Discussion assignments will be graded based upon the criteria and rubric specified in the Syllabus. For this Discussion Question, complete the following. 1. Read the two articles below that discuss why fuel prices fluctuate. Research two of these types further. 2. Locate two JOURNAL articles which discuss this topic further. You need to focus on the Abstract, Introduction, Results, and Conclusion. For our purposes, you are not expected to fully understand the Data and Methodology. 3. Summarize these journal articles. Please use your own words. No copy-and-paste. Cite your sources. 4. This is due by 11:55pm on the deadline specified in the Course Schedule. 5. During the second week of the Module, you will need to reply to the posts of two of your peers. Your replies must focus on increasing knowledge of the class and must advance the discussion further. Simply affirming your peers does not count as a substantive reply. 6. The replies are due by the deadline specified in the Course Schedule. Please post (in APA format) your article citation.

Paper For Above instruction

The fluctuation of fuel prices is a complex phenomenon influenced by multiple economic, political, and environmental factors. Understanding these causes is crucial for policymakers, industry stakeholders, and consumers to adapt to these changes efficiently. This paper synthesizes the insights from two journal articles that delve into the causes behind fuel price volatility and explores avenues for further research.

The first article by Baumeister and Kilian (2016) chronicles forty years of oil price fluctuations, emphasizing that despite increased understanding, oil prices remain unpredictable and prone to surprise. They identify political shocks in oil-producing countries as primary catalysts for price swings, alongside technological advances in extraction and alterations in global economic cycles. Their analysis reveals that real-time declines in oil prices are often predictable, stemming from demand shocks caused by global economic slowdowns or geopolitical instability. For example, negative demand shocks—triggered by economic downturns—lead to decreased oil consumption, subsequently lowering prices. Conversely, unexpected surges in demand cause prices to rise unexpectedly (Baumeister & Kilian, 2016). The authors argue that political instability, supply-demand mismatches, and erroneous forecasts significantly influence price volatility.
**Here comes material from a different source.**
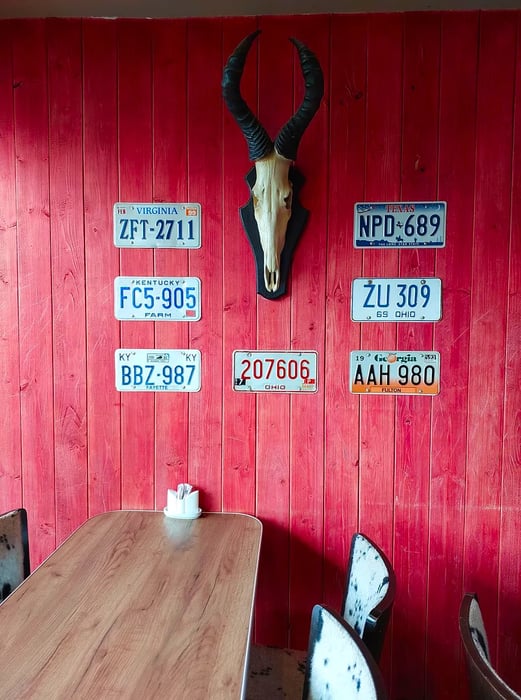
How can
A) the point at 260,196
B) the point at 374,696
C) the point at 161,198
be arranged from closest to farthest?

The second article by Prest (2018) examines the 2014 oil price decline, questioning whether it was driven predominantly by supply or demand factors. The research indicates that oversupply, driven by increased production from non-traditional sources such as shale oil, played a dominant role. This supply surge, coupled with declining global demand due to economic deceleration in major markets, contributed to the steep fall in prices. Prest emphasizes that market expectations and speculative behaviors further exacerbate fluctuations, highlighting the importance of accurately forecasting economic trends and supply conditions to predict future prices. Collectively, these articles underscore that fuel prices are affected by a confluence of geopolitical, technological, and macroeconomic factors, with demand-supply dynamics being central.
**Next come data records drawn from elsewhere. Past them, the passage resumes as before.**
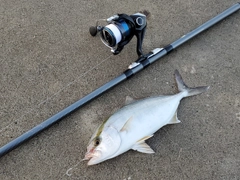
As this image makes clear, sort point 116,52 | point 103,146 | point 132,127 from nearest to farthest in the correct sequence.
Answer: point 103,146, point 132,127, point 116,52

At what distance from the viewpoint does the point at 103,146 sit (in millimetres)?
2223

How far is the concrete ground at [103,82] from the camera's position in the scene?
2438 millimetres

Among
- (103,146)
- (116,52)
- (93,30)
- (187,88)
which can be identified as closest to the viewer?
(103,146)

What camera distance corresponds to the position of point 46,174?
2361mm

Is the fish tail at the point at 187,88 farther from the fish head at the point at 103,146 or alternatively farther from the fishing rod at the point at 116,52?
the fish head at the point at 103,146

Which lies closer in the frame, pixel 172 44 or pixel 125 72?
pixel 125 72

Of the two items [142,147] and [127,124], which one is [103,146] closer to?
[127,124]

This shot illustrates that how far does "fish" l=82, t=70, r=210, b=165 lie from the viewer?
2244 mm

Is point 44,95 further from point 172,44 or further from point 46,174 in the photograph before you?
point 172,44

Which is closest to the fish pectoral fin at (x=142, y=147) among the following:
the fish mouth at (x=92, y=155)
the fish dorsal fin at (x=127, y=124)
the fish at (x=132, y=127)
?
the fish at (x=132, y=127)

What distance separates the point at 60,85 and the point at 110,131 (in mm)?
741

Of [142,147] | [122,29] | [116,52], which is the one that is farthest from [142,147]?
[122,29]

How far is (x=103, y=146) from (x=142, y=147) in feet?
1.18

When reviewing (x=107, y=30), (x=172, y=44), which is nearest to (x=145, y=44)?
(x=172, y=44)
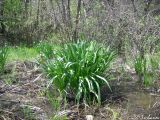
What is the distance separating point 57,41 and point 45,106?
672 cm

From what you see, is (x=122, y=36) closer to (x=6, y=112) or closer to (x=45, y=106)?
(x=45, y=106)

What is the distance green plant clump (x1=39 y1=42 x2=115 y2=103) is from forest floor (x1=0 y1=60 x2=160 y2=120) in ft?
0.74

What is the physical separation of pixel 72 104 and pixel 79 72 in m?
0.49

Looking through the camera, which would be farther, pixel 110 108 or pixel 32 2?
pixel 32 2

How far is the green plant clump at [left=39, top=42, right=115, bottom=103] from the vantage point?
5730 mm

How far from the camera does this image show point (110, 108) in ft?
18.4

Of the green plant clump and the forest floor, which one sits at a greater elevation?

The overarching conclusion from both articles emphasizes the unpredictability inherent in fuel markets. Political uncertainties in oil-producing regions, technological shifts in extraction, and economic cycles significantly influence fuel price fluctuations. Accurate prediction remains challenging due to the multitude of interacting variables, but understanding each factor's role enhances the ability to anticipate potential shifts. Future research could focus on developing more sophisticated models that incorporate these multifaceted influences, especially considering emerging alternative energy sources and geopolitical instability.

References

  • Baumeister, C., & Kilian, L. (2016). Forty years of oil price fluctuations: Why the price of oil may still surprise us. Journal of Economic Perspectives, 30(1), 139–160.
  • Prest, B. C. (2018). Explanations for the 2014 oil price decline: Supply or demand? Energy Economics, 74, 63–75.
  • Charlier, D., & Kahouli, S. (2019). From Residential Energy Demand to Fuel Poverty: Income-induced Non-linearities in the Reactions of Households to Energy Price Fluctuations. Energy Journal, 40(2), 101–137.
  • Blazquez, J., Martin-Moreno, J. M., Perez, R., & Ruiz, J. (2017). Fossil Fuel Price Shocks and CO2 Emissions: The Case of Spain. Energy Journal, 38(6), 161–176.
  • Weitere Literatur, die weitere Erkenntnisse zu globalen Energiepreisschwankungen bietet.